To do:
Restate the data below word for word, leaving nothing out.

━━ Information supplied

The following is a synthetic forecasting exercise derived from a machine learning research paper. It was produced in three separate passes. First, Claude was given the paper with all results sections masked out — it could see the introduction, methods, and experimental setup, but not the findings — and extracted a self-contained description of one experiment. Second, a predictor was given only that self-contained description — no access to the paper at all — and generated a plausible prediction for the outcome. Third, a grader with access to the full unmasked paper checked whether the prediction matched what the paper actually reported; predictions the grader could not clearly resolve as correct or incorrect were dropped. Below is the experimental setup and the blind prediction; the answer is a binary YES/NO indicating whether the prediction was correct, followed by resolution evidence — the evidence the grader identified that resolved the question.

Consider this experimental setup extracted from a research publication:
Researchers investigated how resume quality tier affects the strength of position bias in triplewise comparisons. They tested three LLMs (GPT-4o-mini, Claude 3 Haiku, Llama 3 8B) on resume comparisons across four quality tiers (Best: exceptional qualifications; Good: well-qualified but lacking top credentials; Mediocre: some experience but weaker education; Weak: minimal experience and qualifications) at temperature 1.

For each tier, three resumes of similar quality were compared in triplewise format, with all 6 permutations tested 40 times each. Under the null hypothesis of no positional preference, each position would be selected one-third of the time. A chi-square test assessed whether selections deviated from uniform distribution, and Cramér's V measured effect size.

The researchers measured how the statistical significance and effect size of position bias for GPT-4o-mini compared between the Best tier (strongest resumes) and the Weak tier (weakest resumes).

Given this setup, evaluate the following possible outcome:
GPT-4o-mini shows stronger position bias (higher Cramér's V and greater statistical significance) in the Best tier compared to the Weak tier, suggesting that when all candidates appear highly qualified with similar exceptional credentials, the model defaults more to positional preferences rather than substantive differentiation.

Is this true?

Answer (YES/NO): YES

━━━━

Written solution:
The following is a synthetic forecasting exercise derived from a machine learning research paper. It was produced in three separate passes. First, Claude was given the paper with all results sections masked out — it could see the introduction, methods, and experimental setup, but not the findings — and extracted a self-contained description of one experiment. Second, a predictor was given only that self-contained description — no access to the paper at all — and generated a plausible prediction for the outcome. Third, a grader with access to the full unmasked paper checked whether the prediction matched what the paper actually reported; predictions the grader could not clearly resolve as correct or incorrect were dropped. Below is the experimental setup and the blind prediction; the answer is a binary YES/NO indicating whether the prediction was correct, followed by resolution evidence — the evidence the grader identified that resolved the question.

Consider this experimental setup extracted from a research publication:
Researchers investigated how resume quality tier affects the strength of position bias in triplewise comparisons. They tested three LLMs (GPT-4o-mini, Claude 3 Haiku, Llama 3 8B) on resume comparisons across four quality tiers (Best: exceptional qualifications; Good: well-qualified but lacking top credentials; Mediocre: some experience but weaker education; Weak: minimal experience and qualifications) at temperature 1.

For each tier, three resumes of similar quality were compared in triplewise format, with all 6 permutations tested 40 times each. Under the null hypothesis of no positional preference, each position would be selected one-third of the time. A chi-square test assessed whether selections deviated from uniform distribution, and Cramér's V measured effect size.

The researchers measured how the statistical significance and effect size of position bias for GPT-4o-mini compared between the Best tier (strongest resumes) and the Weak tier (weakest resumes).

Given this setup, evaluate the following possible outcome:
GPT-4o-mini shows stronger position bias (higher Cramér's V and greater statistical significance) in the Best tier compared to the Weak tier, suggesting that when all candidates appear highly qualified with similar exceptional credentials, the model defaults more to positional preferences rather than substantive differentiation.

Is this true?

Answer (YES/NO): YES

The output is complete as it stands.